GPT-5.4 + Autoresearch Signal AI Self-Improvement
OpenAI's GPT-5.4 boosts workplace agent tasks to 83% on GDPval (surpassing GPT-5.2's 70.9%) while Karpathy's agents cut training time 11% autonomously, kickstarting closed-loop AI progress.
GPT-5.4 Prioritizes Reliable Workplace Agents Over Raw Intelligence
OpenAI's GPT-5.4, released March 5, integrates GPT-5.3-Codex coding strengths with native computer use, tool search, opt-in 1M-token context (272K default), and native compaction, enabling hour-long tasks without token bloat. Pricing rose to $2.50/$15 per million input/output tokens (Pro: $30/$180), but 70% token savings and efficiency offset costs—Mainstay tests show 95% first-try success on 30K portals, 3x faster. Benchmarks tie Gemini 3.1 Pro at 57 Intelligence Index, lead ProofBench/IOI/Vibe Code Bench but trail on GPQA/MMLU Pro/LiveCodeBench; workplace evals shine: 83% GDPval (vs 70.9% GPT-5.2 across 44 occupations), 87.3% spreadsheets, 75% OSWorld-Verified (beats human 72.4%), 82.7% BrowseComp (Pro 89.3%), 91% Harvey BigLaw, 33% fewer hallucinations. Monthly releases (GPT-5.2 Dec, 5.3-Codex/Spark/Instant Mar) shift gains to post-training, evals, tools—use steerable preambles in ChatGPT to redirect mid-task, but pair with Excel integrations for non-devs as OpenAI lags Claude Cowork's cross-app delegation. Microsoft counters by embedding Cowork tech into 365 Copilot for Word/Excel/Teams, leveraging distribution but risking execution lag.

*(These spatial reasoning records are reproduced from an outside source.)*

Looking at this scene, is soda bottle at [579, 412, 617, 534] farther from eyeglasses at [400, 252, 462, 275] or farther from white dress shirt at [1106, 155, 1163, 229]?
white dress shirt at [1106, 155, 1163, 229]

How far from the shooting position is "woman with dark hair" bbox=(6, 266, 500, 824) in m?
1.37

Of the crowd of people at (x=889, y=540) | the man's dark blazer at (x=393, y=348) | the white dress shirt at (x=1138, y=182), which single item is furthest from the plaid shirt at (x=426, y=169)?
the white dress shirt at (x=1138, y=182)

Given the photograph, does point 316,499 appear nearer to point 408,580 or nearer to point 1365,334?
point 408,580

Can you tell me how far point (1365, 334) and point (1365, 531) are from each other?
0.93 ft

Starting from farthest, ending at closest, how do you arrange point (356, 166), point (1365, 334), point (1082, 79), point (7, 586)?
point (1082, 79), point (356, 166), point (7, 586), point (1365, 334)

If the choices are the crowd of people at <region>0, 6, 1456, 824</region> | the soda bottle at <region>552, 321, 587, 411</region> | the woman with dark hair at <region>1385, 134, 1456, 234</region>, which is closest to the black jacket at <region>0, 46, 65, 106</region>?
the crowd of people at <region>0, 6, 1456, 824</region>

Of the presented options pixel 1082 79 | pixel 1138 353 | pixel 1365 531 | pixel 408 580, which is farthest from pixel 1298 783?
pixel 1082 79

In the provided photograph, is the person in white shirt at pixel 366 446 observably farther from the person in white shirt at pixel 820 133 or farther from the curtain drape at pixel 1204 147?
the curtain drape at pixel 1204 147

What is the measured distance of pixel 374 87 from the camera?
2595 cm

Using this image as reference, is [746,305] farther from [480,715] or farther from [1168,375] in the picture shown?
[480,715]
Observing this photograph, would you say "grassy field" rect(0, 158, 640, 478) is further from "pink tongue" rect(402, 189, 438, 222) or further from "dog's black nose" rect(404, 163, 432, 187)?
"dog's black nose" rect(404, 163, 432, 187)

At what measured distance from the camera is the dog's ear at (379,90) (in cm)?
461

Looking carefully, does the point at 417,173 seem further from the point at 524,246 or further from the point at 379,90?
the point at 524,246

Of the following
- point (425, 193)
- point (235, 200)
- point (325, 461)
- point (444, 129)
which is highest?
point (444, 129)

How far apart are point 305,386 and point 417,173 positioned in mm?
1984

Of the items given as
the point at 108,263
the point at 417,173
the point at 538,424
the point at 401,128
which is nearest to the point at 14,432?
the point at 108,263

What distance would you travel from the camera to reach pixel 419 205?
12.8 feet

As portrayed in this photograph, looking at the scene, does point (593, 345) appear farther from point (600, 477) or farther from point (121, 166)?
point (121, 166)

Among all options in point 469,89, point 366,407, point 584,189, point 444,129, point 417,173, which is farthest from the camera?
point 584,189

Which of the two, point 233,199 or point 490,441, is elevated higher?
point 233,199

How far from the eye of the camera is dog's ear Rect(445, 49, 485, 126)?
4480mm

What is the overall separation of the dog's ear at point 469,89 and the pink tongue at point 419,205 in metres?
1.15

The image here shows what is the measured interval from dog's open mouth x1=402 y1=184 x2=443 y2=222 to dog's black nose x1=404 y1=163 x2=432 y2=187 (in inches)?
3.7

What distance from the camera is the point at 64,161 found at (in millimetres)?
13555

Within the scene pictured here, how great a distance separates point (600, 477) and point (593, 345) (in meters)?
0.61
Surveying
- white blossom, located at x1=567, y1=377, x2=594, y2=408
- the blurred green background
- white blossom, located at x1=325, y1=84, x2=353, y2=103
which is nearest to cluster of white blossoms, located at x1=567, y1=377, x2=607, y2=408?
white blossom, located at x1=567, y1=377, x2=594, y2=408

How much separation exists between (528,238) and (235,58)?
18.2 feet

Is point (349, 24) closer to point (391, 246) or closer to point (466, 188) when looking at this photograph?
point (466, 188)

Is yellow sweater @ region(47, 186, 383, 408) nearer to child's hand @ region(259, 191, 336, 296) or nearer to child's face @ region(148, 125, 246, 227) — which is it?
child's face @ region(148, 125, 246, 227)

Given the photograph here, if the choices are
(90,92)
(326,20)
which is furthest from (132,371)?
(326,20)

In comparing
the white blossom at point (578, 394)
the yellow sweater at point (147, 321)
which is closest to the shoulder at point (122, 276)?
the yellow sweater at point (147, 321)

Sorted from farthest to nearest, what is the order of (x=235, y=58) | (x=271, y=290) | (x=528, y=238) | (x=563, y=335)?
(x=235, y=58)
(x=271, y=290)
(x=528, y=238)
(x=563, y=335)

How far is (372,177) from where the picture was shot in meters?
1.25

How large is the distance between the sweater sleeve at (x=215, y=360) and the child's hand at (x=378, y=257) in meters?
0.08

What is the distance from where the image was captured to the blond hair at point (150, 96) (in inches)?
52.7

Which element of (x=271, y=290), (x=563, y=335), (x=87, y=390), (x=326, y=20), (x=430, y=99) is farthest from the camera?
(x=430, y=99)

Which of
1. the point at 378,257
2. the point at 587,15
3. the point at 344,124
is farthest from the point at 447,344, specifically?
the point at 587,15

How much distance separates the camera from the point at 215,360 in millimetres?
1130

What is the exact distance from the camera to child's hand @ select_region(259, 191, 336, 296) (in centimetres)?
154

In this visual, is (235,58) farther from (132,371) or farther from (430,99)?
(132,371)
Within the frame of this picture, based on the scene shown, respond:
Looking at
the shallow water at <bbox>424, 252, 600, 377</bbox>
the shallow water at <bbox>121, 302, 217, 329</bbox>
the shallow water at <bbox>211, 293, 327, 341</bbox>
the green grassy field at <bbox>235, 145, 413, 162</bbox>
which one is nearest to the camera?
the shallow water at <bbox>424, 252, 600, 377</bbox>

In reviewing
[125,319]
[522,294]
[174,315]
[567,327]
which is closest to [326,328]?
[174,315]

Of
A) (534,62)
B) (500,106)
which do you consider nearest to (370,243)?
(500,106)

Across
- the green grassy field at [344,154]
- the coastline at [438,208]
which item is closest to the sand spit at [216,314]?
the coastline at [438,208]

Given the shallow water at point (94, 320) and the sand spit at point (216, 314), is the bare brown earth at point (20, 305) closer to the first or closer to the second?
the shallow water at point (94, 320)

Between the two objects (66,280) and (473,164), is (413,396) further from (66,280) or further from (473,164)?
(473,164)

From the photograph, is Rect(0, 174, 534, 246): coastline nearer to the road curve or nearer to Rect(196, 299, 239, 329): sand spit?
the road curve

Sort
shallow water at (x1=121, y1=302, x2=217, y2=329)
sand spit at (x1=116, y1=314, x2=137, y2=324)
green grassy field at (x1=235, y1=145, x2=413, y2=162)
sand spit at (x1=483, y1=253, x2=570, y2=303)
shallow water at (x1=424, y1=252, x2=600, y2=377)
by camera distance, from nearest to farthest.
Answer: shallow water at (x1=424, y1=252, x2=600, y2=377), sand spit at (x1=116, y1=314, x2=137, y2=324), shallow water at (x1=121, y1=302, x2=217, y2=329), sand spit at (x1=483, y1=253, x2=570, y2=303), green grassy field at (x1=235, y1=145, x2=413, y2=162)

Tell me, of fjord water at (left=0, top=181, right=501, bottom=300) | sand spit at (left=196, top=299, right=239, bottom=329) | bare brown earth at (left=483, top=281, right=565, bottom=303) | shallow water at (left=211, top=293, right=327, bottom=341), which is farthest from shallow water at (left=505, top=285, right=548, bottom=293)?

Agent Swarms Unlock Economic Self-Improvement
Andrej Karpathy's autoresearch agent, run 2 days on nanochat proxy, discovered 20 code changes transferring from depth-12 to depth-24 models, slashing "Time to GPT-2" from 2.02 to 1.80 hours (11% gain) via optimizer tweaks, attention, regularization, data mixtures. Far beyond hyperparams, this automates bounded search in research: propose edits, run cheap proxies, validate, iterate. Labs will allocate GPU budgets for swarms testing thousands of experiments on mechanisms/optimizers/curricula, promoting winners to scale—humans oversee metrics, scale-ups. OpenAI notes GPT-5.3-Codex self-debugged training/deployments; GPT-5.4 falls short of "high" self-improvement (mid-career engineer level) but clears lower economic bar for prompts/evals/scaffolds, compounding progress. Expect year-end models where agents shape meaningful fractions of tweaks/data/post-training, with humans as architects.
Actionable Releases for AI Builders
Google's Gemini 3.1 Flash-Lite ($0.25/$1.50/M tokens) trades thinking levels (Minimal-High) for 2.5x TTFT/45% output speed in high-throughput multimodal tasks. Alibaba Qwen 3.5 Small (0.8B-9B) targets edge: 9B uses scaled RL for reasoning rivaling 5-10x larger models. Microsoft Phi-4-Reasoning-Vision-15B open-weights mid-fuses SigLIP-2 for visual math/science/GUI agents. Anthropic adds voice to Claude Code (/voice) for flow-state coding steers. Mistral's finance suite runs on-prem for compliance/search. Repos: Karpathy/autoresearch for agent ML experiments; Google Workspace CLI (40+ skills). Papers: Bayesian teaching boosts LLM belief updates; SkillNet ontology lifts agent rewards 40%/steps 30%; SoT prompting + T2S-Bench for text-to-structure. Build with these for agent pipelines—focus GDPval-like evals to measure real work replacement, not MMLU.